Um gigantesco rio de vento sobre a Eurásia
No verão, uma faixa rápida de ventos de oeste para leste fica a cerca de 10 quilômetros acima da Eurásia, do Atlântico, atravessando Europa e Ásia até o Pacífico. Tradicionalmente, os cientistas têm se concentrado em como esse “rio de vento” serpenteia para norte e para sul ou enfraquece e se fortalece em pontos específicos. Aqui, os autores introduzem uma ideia diferente: o quão fortemente conectado o jato é ao longo de seu comprimento. Eles medem com que frequência a parte ocidental do jato sobre a Europa e a parte oriental sobre o Leste Asiático aceleram ou desaceleram em conjunto — uma característica que chamam de consistência zonal montante–jusante, ou UDZC. Quando a UDZC é alta, o jato se fortalece ou enfraquece de modo amplamente unificado por todo o continente.
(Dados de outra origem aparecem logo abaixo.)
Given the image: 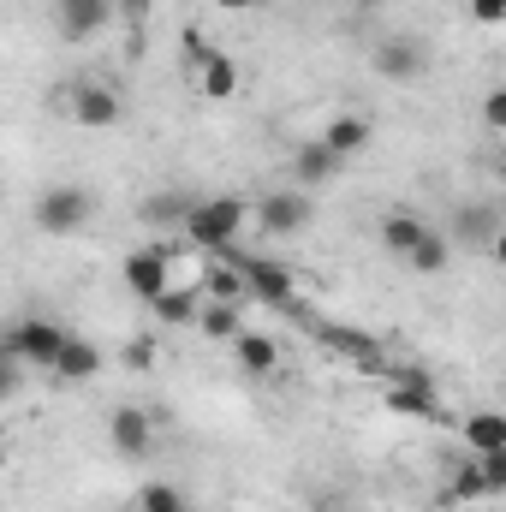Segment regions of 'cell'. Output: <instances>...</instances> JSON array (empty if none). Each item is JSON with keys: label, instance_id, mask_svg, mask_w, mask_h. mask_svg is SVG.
I'll return each instance as SVG.
<instances>
[{"label": "cell", "instance_id": "6da1fadb", "mask_svg": "<svg viewBox=\"0 0 506 512\" xmlns=\"http://www.w3.org/2000/svg\"><path fill=\"white\" fill-rule=\"evenodd\" d=\"M245 227H256V203H245V197H203V203H191V221L179 227V245L221 256L239 245Z\"/></svg>", "mask_w": 506, "mask_h": 512}, {"label": "cell", "instance_id": "7a4b0ae2", "mask_svg": "<svg viewBox=\"0 0 506 512\" xmlns=\"http://www.w3.org/2000/svg\"><path fill=\"white\" fill-rule=\"evenodd\" d=\"M221 262H233L251 286V304H268V310H286V316H304V292H298V274L292 262L280 256H251V251H221Z\"/></svg>", "mask_w": 506, "mask_h": 512}, {"label": "cell", "instance_id": "3957f363", "mask_svg": "<svg viewBox=\"0 0 506 512\" xmlns=\"http://www.w3.org/2000/svg\"><path fill=\"white\" fill-rule=\"evenodd\" d=\"M54 114L72 120V126H84V131H114L120 114H126V102H120V90L102 84V78H72V84L54 90Z\"/></svg>", "mask_w": 506, "mask_h": 512}, {"label": "cell", "instance_id": "277c9868", "mask_svg": "<svg viewBox=\"0 0 506 512\" xmlns=\"http://www.w3.org/2000/svg\"><path fill=\"white\" fill-rule=\"evenodd\" d=\"M66 346H72V334L60 322H48V316H18L6 328V340H0V352L18 358V364H30V370H54Z\"/></svg>", "mask_w": 506, "mask_h": 512}, {"label": "cell", "instance_id": "5b68a950", "mask_svg": "<svg viewBox=\"0 0 506 512\" xmlns=\"http://www.w3.org/2000/svg\"><path fill=\"white\" fill-rule=\"evenodd\" d=\"M185 256V245H137V251L120 256V280H126L131 298L155 304L167 286H173V262Z\"/></svg>", "mask_w": 506, "mask_h": 512}, {"label": "cell", "instance_id": "8992f818", "mask_svg": "<svg viewBox=\"0 0 506 512\" xmlns=\"http://www.w3.org/2000/svg\"><path fill=\"white\" fill-rule=\"evenodd\" d=\"M185 60H191V78H197L203 102H233L239 96V60L227 48H209L197 30H185Z\"/></svg>", "mask_w": 506, "mask_h": 512}, {"label": "cell", "instance_id": "52a82bcc", "mask_svg": "<svg viewBox=\"0 0 506 512\" xmlns=\"http://www.w3.org/2000/svg\"><path fill=\"white\" fill-rule=\"evenodd\" d=\"M381 411H393V417H417V423H441V417H447L441 387L429 382L423 370H393V376L381 382Z\"/></svg>", "mask_w": 506, "mask_h": 512}, {"label": "cell", "instance_id": "ba28073f", "mask_svg": "<svg viewBox=\"0 0 506 512\" xmlns=\"http://www.w3.org/2000/svg\"><path fill=\"white\" fill-rule=\"evenodd\" d=\"M48 239H66V233H78V227H90L96 221V197L84 191V185H48L42 197H36V215H30Z\"/></svg>", "mask_w": 506, "mask_h": 512}, {"label": "cell", "instance_id": "9c48e42d", "mask_svg": "<svg viewBox=\"0 0 506 512\" xmlns=\"http://www.w3.org/2000/svg\"><path fill=\"white\" fill-rule=\"evenodd\" d=\"M316 340L334 352V358H346V364H358V370H370V376H393V364H387V352H381L376 334H364V328H346V322H316Z\"/></svg>", "mask_w": 506, "mask_h": 512}, {"label": "cell", "instance_id": "30bf717a", "mask_svg": "<svg viewBox=\"0 0 506 512\" xmlns=\"http://www.w3.org/2000/svg\"><path fill=\"white\" fill-rule=\"evenodd\" d=\"M310 191H268V197H256V227L268 233V239H292V233H304L310 227Z\"/></svg>", "mask_w": 506, "mask_h": 512}, {"label": "cell", "instance_id": "8fae6325", "mask_svg": "<svg viewBox=\"0 0 506 512\" xmlns=\"http://www.w3.org/2000/svg\"><path fill=\"white\" fill-rule=\"evenodd\" d=\"M120 18V0H54V30L66 42H96Z\"/></svg>", "mask_w": 506, "mask_h": 512}, {"label": "cell", "instance_id": "7c38bea8", "mask_svg": "<svg viewBox=\"0 0 506 512\" xmlns=\"http://www.w3.org/2000/svg\"><path fill=\"white\" fill-rule=\"evenodd\" d=\"M370 66H376L387 84H411V78L429 72V48H423L417 36H381L376 54H370Z\"/></svg>", "mask_w": 506, "mask_h": 512}, {"label": "cell", "instance_id": "4fadbf2b", "mask_svg": "<svg viewBox=\"0 0 506 512\" xmlns=\"http://www.w3.org/2000/svg\"><path fill=\"white\" fill-rule=\"evenodd\" d=\"M108 447H114L120 459H149V453H155V417H149L143 405H120V411L108 417Z\"/></svg>", "mask_w": 506, "mask_h": 512}, {"label": "cell", "instance_id": "5bb4252c", "mask_svg": "<svg viewBox=\"0 0 506 512\" xmlns=\"http://www.w3.org/2000/svg\"><path fill=\"white\" fill-rule=\"evenodd\" d=\"M203 304H209V292H203V280H173L149 310H155V322L161 328H197V316H203Z\"/></svg>", "mask_w": 506, "mask_h": 512}, {"label": "cell", "instance_id": "9a60e30c", "mask_svg": "<svg viewBox=\"0 0 506 512\" xmlns=\"http://www.w3.org/2000/svg\"><path fill=\"white\" fill-rule=\"evenodd\" d=\"M435 501H441V512H453V507H483V501H489V477H483V459L471 453L465 465H453Z\"/></svg>", "mask_w": 506, "mask_h": 512}, {"label": "cell", "instance_id": "2e32d148", "mask_svg": "<svg viewBox=\"0 0 506 512\" xmlns=\"http://www.w3.org/2000/svg\"><path fill=\"white\" fill-rule=\"evenodd\" d=\"M340 167H346V161H340V155H334L322 137H310V143H298V149H292V185H298V191H316V185H328Z\"/></svg>", "mask_w": 506, "mask_h": 512}, {"label": "cell", "instance_id": "e0dca14e", "mask_svg": "<svg viewBox=\"0 0 506 512\" xmlns=\"http://www.w3.org/2000/svg\"><path fill=\"white\" fill-rule=\"evenodd\" d=\"M102 364H108V352H102L96 340H78V334H72V346L60 352V364H54L48 376H54V382H66V387H78V382H96V376H102Z\"/></svg>", "mask_w": 506, "mask_h": 512}, {"label": "cell", "instance_id": "ac0fdd59", "mask_svg": "<svg viewBox=\"0 0 506 512\" xmlns=\"http://www.w3.org/2000/svg\"><path fill=\"white\" fill-rule=\"evenodd\" d=\"M423 239H429V221H423V215H411V209L381 215V251H387V256H399V262H405Z\"/></svg>", "mask_w": 506, "mask_h": 512}, {"label": "cell", "instance_id": "d6986e66", "mask_svg": "<svg viewBox=\"0 0 506 512\" xmlns=\"http://www.w3.org/2000/svg\"><path fill=\"white\" fill-rule=\"evenodd\" d=\"M459 435H465V447L477 453V459H489V453H506V411H471L465 423H459Z\"/></svg>", "mask_w": 506, "mask_h": 512}, {"label": "cell", "instance_id": "ffe728a7", "mask_svg": "<svg viewBox=\"0 0 506 512\" xmlns=\"http://www.w3.org/2000/svg\"><path fill=\"white\" fill-rule=\"evenodd\" d=\"M370 137H376V126L364 120V114H334L328 126H322V143L340 155V161H352V155H364L370 149Z\"/></svg>", "mask_w": 506, "mask_h": 512}, {"label": "cell", "instance_id": "44dd1931", "mask_svg": "<svg viewBox=\"0 0 506 512\" xmlns=\"http://www.w3.org/2000/svg\"><path fill=\"white\" fill-rule=\"evenodd\" d=\"M233 358H239V370H245V376H274V370H280V340L245 328V334L233 340Z\"/></svg>", "mask_w": 506, "mask_h": 512}, {"label": "cell", "instance_id": "7402d4cb", "mask_svg": "<svg viewBox=\"0 0 506 512\" xmlns=\"http://www.w3.org/2000/svg\"><path fill=\"white\" fill-rule=\"evenodd\" d=\"M197 334H203V340H221V346H233V340L245 334V304L209 298V304H203V316H197Z\"/></svg>", "mask_w": 506, "mask_h": 512}, {"label": "cell", "instance_id": "603a6c76", "mask_svg": "<svg viewBox=\"0 0 506 512\" xmlns=\"http://www.w3.org/2000/svg\"><path fill=\"white\" fill-rule=\"evenodd\" d=\"M137 221H143V227H185V221H191V197H179V191H155V197L137 203Z\"/></svg>", "mask_w": 506, "mask_h": 512}, {"label": "cell", "instance_id": "cb8c5ba5", "mask_svg": "<svg viewBox=\"0 0 506 512\" xmlns=\"http://www.w3.org/2000/svg\"><path fill=\"white\" fill-rule=\"evenodd\" d=\"M405 262H411V268H417V274H441V268H447V262H453V239H447V233H435V227H429V239H423V245H417V251L405 256Z\"/></svg>", "mask_w": 506, "mask_h": 512}, {"label": "cell", "instance_id": "d4e9b609", "mask_svg": "<svg viewBox=\"0 0 506 512\" xmlns=\"http://www.w3.org/2000/svg\"><path fill=\"white\" fill-rule=\"evenodd\" d=\"M137 512H191V495L173 483H143L137 489Z\"/></svg>", "mask_w": 506, "mask_h": 512}, {"label": "cell", "instance_id": "484cf974", "mask_svg": "<svg viewBox=\"0 0 506 512\" xmlns=\"http://www.w3.org/2000/svg\"><path fill=\"white\" fill-rule=\"evenodd\" d=\"M120 364L126 370H155V340H126L120 346Z\"/></svg>", "mask_w": 506, "mask_h": 512}, {"label": "cell", "instance_id": "4316f807", "mask_svg": "<svg viewBox=\"0 0 506 512\" xmlns=\"http://www.w3.org/2000/svg\"><path fill=\"white\" fill-rule=\"evenodd\" d=\"M477 114H483V126H489V131H501V137H506V84L483 96V108H477Z\"/></svg>", "mask_w": 506, "mask_h": 512}, {"label": "cell", "instance_id": "83f0119b", "mask_svg": "<svg viewBox=\"0 0 506 512\" xmlns=\"http://www.w3.org/2000/svg\"><path fill=\"white\" fill-rule=\"evenodd\" d=\"M477 24H506V0H465Z\"/></svg>", "mask_w": 506, "mask_h": 512}, {"label": "cell", "instance_id": "f1b7e54d", "mask_svg": "<svg viewBox=\"0 0 506 512\" xmlns=\"http://www.w3.org/2000/svg\"><path fill=\"white\" fill-rule=\"evenodd\" d=\"M483 477H489V495H506V453L483 459Z\"/></svg>", "mask_w": 506, "mask_h": 512}, {"label": "cell", "instance_id": "f546056e", "mask_svg": "<svg viewBox=\"0 0 506 512\" xmlns=\"http://www.w3.org/2000/svg\"><path fill=\"white\" fill-rule=\"evenodd\" d=\"M489 256H495V268H506V227L489 239Z\"/></svg>", "mask_w": 506, "mask_h": 512}, {"label": "cell", "instance_id": "4dcf8cb0", "mask_svg": "<svg viewBox=\"0 0 506 512\" xmlns=\"http://www.w3.org/2000/svg\"><path fill=\"white\" fill-rule=\"evenodd\" d=\"M215 6H221V12H256L262 0H215Z\"/></svg>", "mask_w": 506, "mask_h": 512}, {"label": "cell", "instance_id": "1f68e13d", "mask_svg": "<svg viewBox=\"0 0 506 512\" xmlns=\"http://www.w3.org/2000/svg\"><path fill=\"white\" fill-rule=\"evenodd\" d=\"M334 512H370V507H334Z\"/></svg>", "mask_w": 506, "mask_h": 512}, {"label": "cell", "instance_id": "d6a6232c", "mask_svg": "<svg viewBox=\"0 0 506 512\" xmlns=\"http://www.w3.org/2000/svg\"><path fill=\"white\" fill-rule=\"evenodd\" d=\"M453 512H483V507H453Z\"/></svg>", "mask_w": 506, "mask_h": 512}]
</instances>
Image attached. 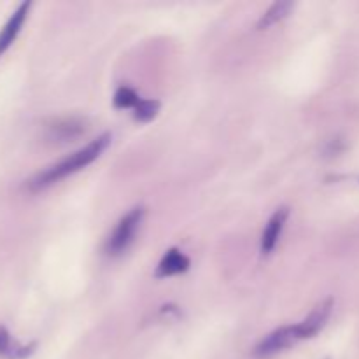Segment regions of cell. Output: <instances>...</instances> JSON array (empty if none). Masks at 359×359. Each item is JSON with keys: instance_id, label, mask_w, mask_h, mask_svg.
<instances>
[{"instance_id": "6da1fadb", "label": "cell", "mask_w": 359, "mask_h": 359, "mask_svg": "<svg viewBox=\"0 0 359 359\" xmlns=\"http://www.w3.org/2000/svg\"><path fill=\"white\" fill-rule=\"evenodd\" d=\"M109 144H111V135H109V133H102V135H98L97 139L88 142L86 146L77 149L76 153H72L70 156L63 158L58 163L51 165V167L44 168V170L39 172L37 175H34V177L27 182V189L32 193L42 191V189L49 188V186L62 181V179L83 170L84 167L93 163V161L107 149Z\"/></svg>"}, {"instance_id": "7a4b0ae2", "label": "cell", "mask_w": 359, "mask_h": 359, "mask_svg": "<svg viewBox=\"0 0 359 359\" xmlns=\"http://www.w3.org/2000/svg\"><path fill=\"white\" fill-rule=\"evenodd\" d=\"M144 207H135V209L130 210L128 214L119 219V223L116 224V228L112 230V233L109 235L107 244H105V251L111 256H119L130 248V244L135 238L137 231H139L140 224L144 221Z\"/></svg>"}, {"instance_id": "3957f363", "label": "cell", "mask_w": 359, "mask_h": 359, "mask_svg": "<svg viewBox=\"0 0 359 359\" xmlns=\"http://www.w3.org/2000/svg\"><path fill=\"white\" fill-rule=\"evenodd\" d=\"M298 342H300V337H298L297 326H280V328L269 333V335L255 347V356L259 359L272 358L276 356V354L283 353V351L290 349V347H293L294 344Z\"/></svg>"}, {"instance_id": "277c9868", "label": "cell", "mask_w": 359, "mask_h": 359, "mask_svg": "<svg viewBox=\"0 0 359 359\" xmlns=\"http://www.w3.org/2000/svg\"><path fill=\"white\" fill-rule=\"evenodd\" d=\"M333 305H335L333 298H326V300L319 302L304 321L294 325L297 326V332H298V337H300V340L314 339L318 333H321V330L325 328L330 316H332Z\"/></svg>"}, {"instance_id": "5b68a950", "label": "cell", "mask_w": 359, "mask_h": 359, "mask_svg": "<svg viewBox=\"0 0 359 359\" xmlns=\"http://www.w3.org/2000/svg\"><path fill=\"white\" fill-rule=\"evenodd\" d=\"M32 2H23L16 7L13 14H11L9 20L6 21V25L0 30V56L7 51V49L13 46V42L16 41V37L20 35L21 28H23L25 21H27L28 13H30Z\"/></svg>"}, {"instance_id": "8992f818", "label": "cell", "mask_w": 359, "mask_h": 359, "mask_svg": "<svg viewBox=\"0 0 359 359\" xmlns=\"http://www.w3.org/2000/svg\"><path fill=\"white\" fill-rule=\"evenodd\" d=\"M287 217H290V209L287 207H279L276 212L270 216L269 223H266L265 230L262 235V255L269 256L270 252L276 249L277 242H279L280 233L284 230V224H286Z\"/></svg>"}, {"instance_id": "52a82bcc", "label": "cell", "mask_w": 359, "mask_h": 359, "mask_svg": "<svg viewBox=\"0 0 359 359\" xmlns=\"http://www.w3.org/2000/svg\"><path fill=\"white\" fill-rule=\"evenodd\" d=\"M84 132V121L79 118H63L56 119L48 128V139L53 142H67Z\"/></svg>"}, {"instance_id": "ba28073f", "label": "cell", "mask_w": 359, "mask_h": 359, "mask_svg": "<svg viewBox=\"0 0 359 359\" xmlns=\"http://www.w3.org/2000/svg\"><path fill=\"white\" fill-rule=\"evenodd\" d=\"M189 265H191V262L184 252L179 251V249H168L161 258L160 265H158L156 277L165 279V277L179 276V273H184L189 269Z\"/></svg>"}, {"instance_id": "9c48e42d", "label": "cell", "mask_w": 359, "mask_h": 359, "mask_svg": "<svg viewBox=\"0 0 359 359\" xmlns=\"http://www.w3.org/2000/svg\"><path fill=\"white\" fill-rule=\"evenodd\" d=\"M35 349V344H20L13 339L7 328L0 326V358L4 359H25Z\"/></svg>"}, {"instance_id": "30bf717a", "label": "cell", "mask_w": 359, "mask_h": 359, "mask_svg": "<svg viewBox=\"0 0 359 359\" xmlns=\"http://www.w3.org/2000/svg\"><path fill=\"white\" fill-rule=\"evenodd\" d=\"M293 9H294V2H291V0H280V2L272 4V6L265 11V14L259 18L258 28L259 30H266V28L273 27L276 23L283 21L284 18L290 16Z\"/></svg>"}, {"instance_id": "8fae6325", "label": "cell", "mask_w": 359, "mask_h": 359, "mask_svg": "<svg viewBox=\"0 0 359 359\" xmlns=\"http://www.w3.org/2000/svg\"><path fill=\"white\" fill-rule=\"evenodd\" d=\"M160 112V102L153 100V98H147V100H140L135 107V119L140 123H147L151 119L156 118V114Z\"/></svg>"}, {"instance_id": "7c38bea8", "label": "cell", "mask_w": 359, "mask_h": 359, "mask_svg": "<svg viewBox=\"0 0 359 359\" xmlns=\"http://www.w3.org/2000/svg\"><path fill=\"white\" fill-rule=\"evenodd\" d=\"M140 102L139 95L135 90H132L130 86H119L114 93V105L118 109H130L137 107V104Z\"/></svg>"}]
</instances>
Uma mudança súbita para um comportamento em sintonia
Ao analisar muitos conjuntos independentes de reanálises meteorológicas que remontam a mais de um século, os pesquisadores constataram que UDZC forte costumava ser rara. Durante a maior parte do século XX, os segmentos ocidental e oriental do jato se comportavam quase de forma independente. Desde o final dos anos 1970 e, especialmente, após o fim dos anos 1990, isso mudou bruscamente: os dois segmentos agora sobem e descem juntos, com as variações compartilhadas saltando de menos de 10% para mais de 60%. Isso marca um novo padrão dominante nos ventos de níveis superiores. Em vez de o jato se limitar a deslocar-se para norte ou sul, toda a faixa tende a se fortalecer ou enfraquecer em conjunto, ladeada por ventos polares mais fracos ao norte e por ventos tropicais alterados ao sul. 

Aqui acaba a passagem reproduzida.